Actually you called me a "materialist reductionist". And even after reading this:

Materialism - Wikipedia, the free encyclopedia

I don't understand at all what it is - or whether I should be insulted . Note that I am in general a pretty pragmatic person who doesn't much care about labels.

Doubt my brother the doctor would understand it either. After many years of clinical practice - he now works for a large drug company. His primary area of work is drugs that are designed to make the lives of people with certain end stage diseases a little easier.

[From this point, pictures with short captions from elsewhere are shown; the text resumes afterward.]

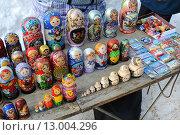 Купить «Торговые прилавки с сувенирами», эксклюзивное фото № 13004296, снято 9 марта 2013 г. (c) Юрий Морозов / Фотобанк Лори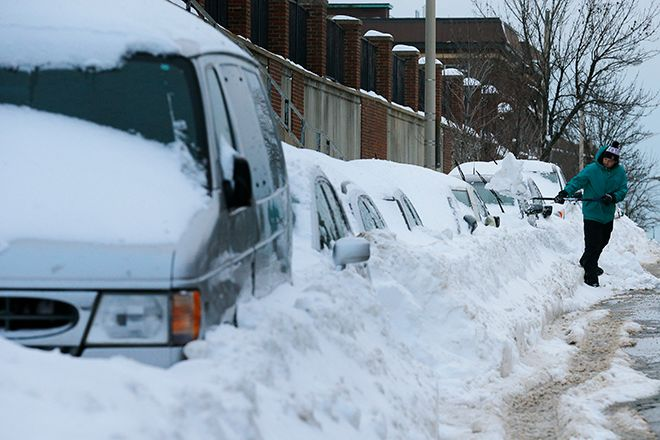 Peter Gonsiorowski works to shovel out his car following a winter blizzard in Somerville, Massachusetts January 28, 2015. A powerful blizzard struck Boston and surrounding New England on Tuesday, leaving some 4.5 million people grappling with as much as three feet of snow and coastal flooding.  REUTERS/Brian Snyder   (UNITED STATES - Tags: ENVIRONMENT) - RTR4NAUE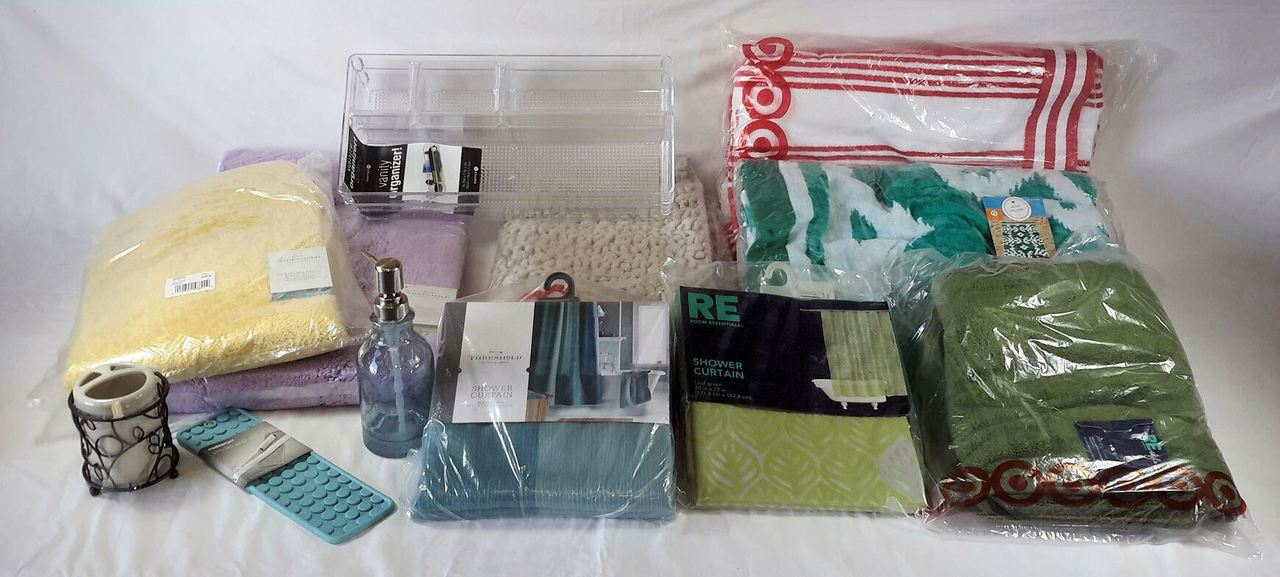 Wholesale Manifested Lot of 54 Bath Accessories curtains TOWELs rugs Brand New Overstock
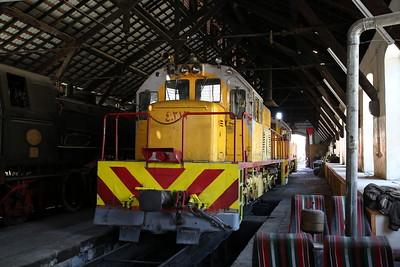 JHR 40212 & 40213 (GE UM10A1As) inside Amman shed - 10/05/17.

BTW - I shouldn't have called you an idiot. And I apologize for that. I just should have said something like "I think you're plain wrong". But I had an unfortunate run in at a bike store yesterday with a woman who refuses to participate in the National MS bike runs because she said - more or less - that the National MS Society and the drug companies engaged in MS research were all a bunch of money-hungry liars - and that MS could easily be cured by changing one's diet. She claimed to have seen such miracles. You know - people going from wheelchairs to becoming triathletes <rolling eyes>. Just FWIW - in case you don't know anything about MS (don't expect you to) - the most common form in younger people is relapsing-remitting - in which patients have "attacks" but can often get pretty much back to normal when the attacks are over. That was the course of my husband's MS for about 20 years.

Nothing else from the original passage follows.